▶ **Required action A**
What is the title of the author's recent play mentioned in the essay?
▶ **Required action B**
Write out the part of the essay that begins at the words "Theater Around The" and stops after "know, a strange year.".
Excerpted text START
Theater Around The Bay: The Year of the Snake

Stuart Bousel meditates on the end of a long season of growth.

2013 has been, for me and many I know, a strange year.

Not a bad year, like last year seems to have been for an overwhelming number of people, but a strange year. “Slippery” as I keep calling it, “hard to pin down”, and one where I keep feeling a sense of two steps forward, one to one-and-a-half steps back, on all fronts: personal, professional, social, artistic, financial, health-wise. Which does mean I think I’m making progress this year, but it’s a fatiguing, draining kind of progress, like I’m in a waltz with my mid-30s where we’re slowly making our way across the dance floor but in this circular fashion that seems to re-tread as much ground as it covers. Again and again it seems, just as I’ve mastered a step and taken a lead, something comes along to pull me back to where I was, and the same conversations, the same self-doubts, the same bad habits, re-emerge to remind me I haven’t learned anything except how to identify, better, what is wrong. An important step towards finding a solution, of course, but at what point do we admit we’re wallowing, or just paralyzed?

I thoroughly believe that the life examined is the only life worth living, but something has to be learned from that examination to make it worthwhile, and we have to demonstrate we’ve learned something by implementing the changes we know we need to make, otherwise the learning itself is of little value. The question is always how and when, and for some reason nobody ever talks about the process of change itself, what it’s like to actually go through the transformation. It’s a cliche, but it’s a cliche for a reason: as human beings we are enormously pre-occupied with the Before and the After, and tend to gloss over or resent the journey. Which is absurd when you realize the journey is pretty much all there is, and is pretty much happening constantly. When we tell people to “live in the moment” we’re saying, “embrace the journey” but to many that’s like saying, “love the airplane to the Bahamas” and most of us love the sitting on the beach with a margarita way more than we love going through security and keeping our fingers crossed for as few delays as possible.

My recent play, “The Age of Beauty”, was, to a great extent, about all this: the journey, the arrival, the before and after, the processing of all these things and our relationship to the past-to-future continuity of our lives and each other. A series of four conversations, all variations on the same themes, it was a talky, subtle little play that I knew not everyone would get and not everyone would find interesting or enjoyable, but since I don’t make art for you (I make it for me and accept that you are going to have an opinion on it) I decided to put it on anyway. Over the last few years I’ve been focused less and less on my own work and more and more on other people’s work, and while I do find that rewarding I’m finally realizing it needs to be a balance or I start resenting people for what’s really, in the end, my own lack of reciprocity towards myself.
Excerpted text END
Information provided START
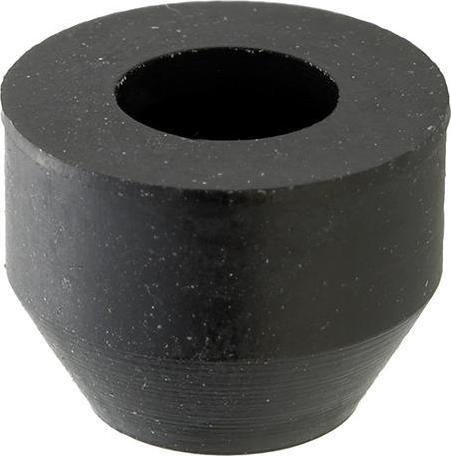 Mora Nakladka ochronna,wlk.2 AMF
Information provided END
▶ **Answer box A**
"The Age of Beauty"

▶ **Answer box B**
Theater Around The Bay: The Year of the Snake

Stuart Bousel meditates on the end of a long season of growth.

2013 has been, for me and many I know, a strange year.